Ram Navami and Chaitra Dashain
Location: Terai & All over nepal
Date: 3rd April
On Ram Navami, the nineth (navami) day of the month of Chaitra, the Hindus celebrate the birth of Lord Rama.Lord Rama is believed to be an incarnation of Lord Vishnu, who from time to time appears on this earth in many different forms and restores order whenever evil gains the upper hand. Ram Naumi is celebrated with great pomp and show at Janaki Temple in Janakpur. Hindu pilgrims visit the temples of Ram Mandir, Janaki Mandir and Kanak Mandir on this day.
Chaitra Dashain is also celebrated by the Nepalese Hindus on this day.This day celebrates the victory of the forces of good over evil.Goddess Durga Bhawani, who symbolises powert and truth is worshipped on this day. Devotees throng the shrines dedicated to different goddesses.
Navavarsha or Nepalese New Year
Location: All over Nepal
Date: 14th April
“Navavarsha” or Nepalese New Year falls on the first day of Baisakh . The Nepalese follow the solar calendar which is known as Bikram Sambat.According to this calendar, the first day of the month of Baisakh is taken as the first day of the year. Since this day is observed as a national holiday, people enjoy by socializing and by having get-togethers . The devout visit Pashupatinath temple for a holy dip in the river Bagmati that flows by the temple.
Date: 14th April
In Bhaktapur, which is about 15 Kilometers east of Kathmandu, the New Year celebrations takes place with an added zest as ” Bisket Jatra”. During the festival, the chariots of God Bhairav and Goddess Bhadrakali are pulled by the people within the town limits. At an ordained place a tall pole is erected with two long embroidered cloths hanging from it. These cloths are said to represent two evil serpents who in the past had troubled the royal family by mysteriouly killing every suitor to the princess at night. According to the legend , a brave prince with the blessings of Goddess Bhadrakali came along and finally killed them, as they appeared from the nostrils of the sleeping princess . Thus, to show the townspeople the cause of previuos suitors’ death they were hung from the pole.The tradition continues and nowadys the cloths are hung to represent the two evil serpents. As the chariots are pulled around the town, there is a tug of war between the eastern and western inhabitants of Bhaktapur. When the pole finally crashes to the ground, the New Year officially commences.
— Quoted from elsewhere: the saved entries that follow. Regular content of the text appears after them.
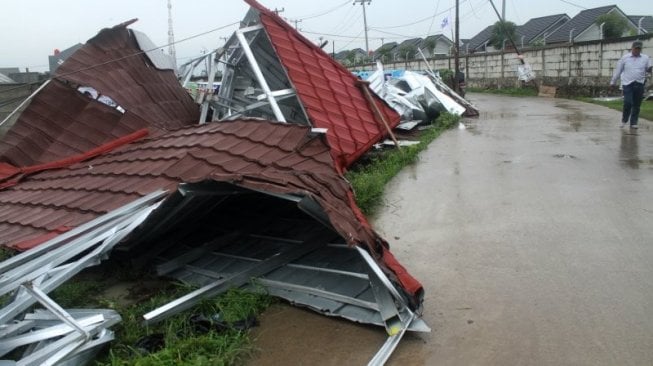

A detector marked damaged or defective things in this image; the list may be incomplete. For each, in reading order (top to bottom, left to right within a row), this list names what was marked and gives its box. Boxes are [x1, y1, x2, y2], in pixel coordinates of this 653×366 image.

damaged building structure [0, 1, 472, 364]
broken roof panel [215, 0, 398, 169]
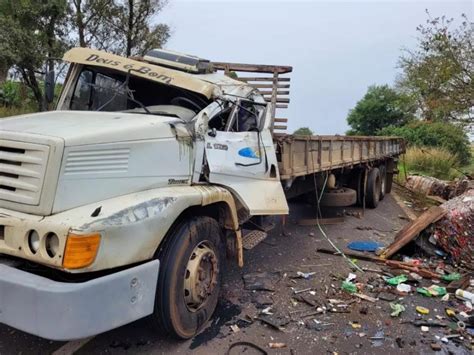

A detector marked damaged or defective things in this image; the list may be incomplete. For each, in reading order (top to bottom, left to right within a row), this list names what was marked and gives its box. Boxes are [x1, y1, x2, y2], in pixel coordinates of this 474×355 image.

torn bumper [0, 258, 160, 342]
damaged white truck [0, 47, 404, 340]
Differnt variations of Bisket Jatra can also be seen in the villages of Thimi and Bode. In Thimi, images of the gods are taken around while the villagers throw red powder or vermilion over them. In Bode, there’s a tongue-piercing ceremony, with one villager spending the day with an iron spike piercing his tongue.
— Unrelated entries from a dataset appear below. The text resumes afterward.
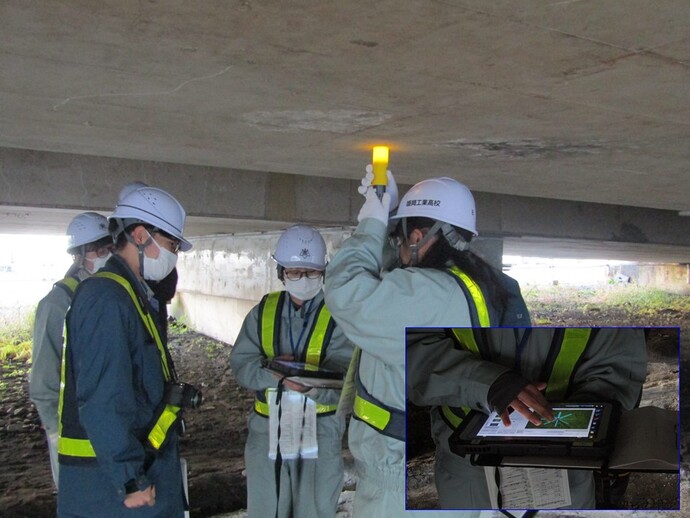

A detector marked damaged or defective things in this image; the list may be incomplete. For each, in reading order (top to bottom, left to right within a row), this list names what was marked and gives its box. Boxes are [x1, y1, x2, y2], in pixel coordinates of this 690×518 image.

crack in concrete [51, 64, 234, 110]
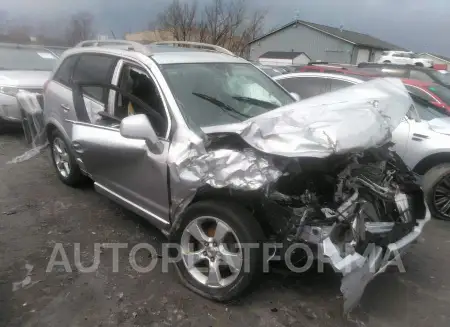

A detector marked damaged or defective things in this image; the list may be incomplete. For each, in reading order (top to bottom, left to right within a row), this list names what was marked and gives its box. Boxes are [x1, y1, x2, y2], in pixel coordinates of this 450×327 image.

severely damaged suv [44, 40, 428, 312]
crumpled front end [168, 77, 428, 316]
crushed hood [202, 77, 414, 158]
broken bumper [320, 204, 432, 314]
Location: Golla & Junbesi, Solukhumbu, Everest Region
Date: 22nd- 25th April
Dumji is a festival celebrated by the Sherpa community. The responsibility for organizing the religious ceremony to be performed during the festival falls on every household once every five or ten years, depending on the number of households in the community. Monks from all the nearby communities are invited to take part in the religious ceremony. During Dumji prayers to various gods’ and goddesses’ are offered and their help is sought in subduing the demonic spirits of the village.Dumji also marks the death anniversary of the patron saint, Lama Sanga Dorji.
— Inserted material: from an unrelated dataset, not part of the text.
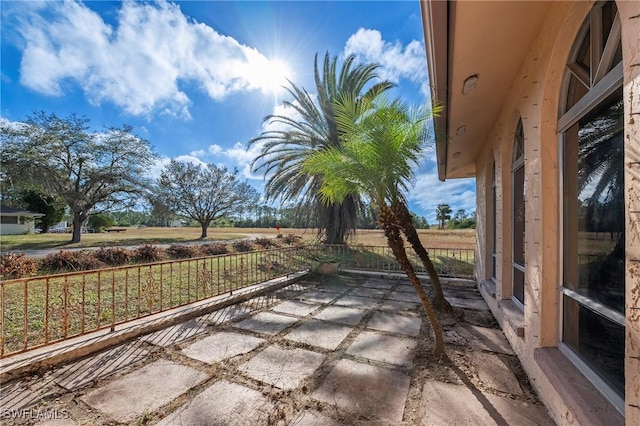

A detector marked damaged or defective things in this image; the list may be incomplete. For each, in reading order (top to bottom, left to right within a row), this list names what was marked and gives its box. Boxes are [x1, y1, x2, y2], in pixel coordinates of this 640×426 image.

rusty metal railing [1, 245, 476, 358]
During the festival the monks perform mask dances representing the deities while a powerful mantra is recited by the head lama of the monastery. All the Sherpas from the neighboring villages gather in the courtyard of the host monastery. The youngsters gather and perform a comic skit, showcasing the negative events of the past year and negative character traits of individuals within the community. It is an occasion for Sherpas not only to witness the religious ceremony, to make offerings and to earn merit for their next life, but also to meet friends and enjoy good food and drink.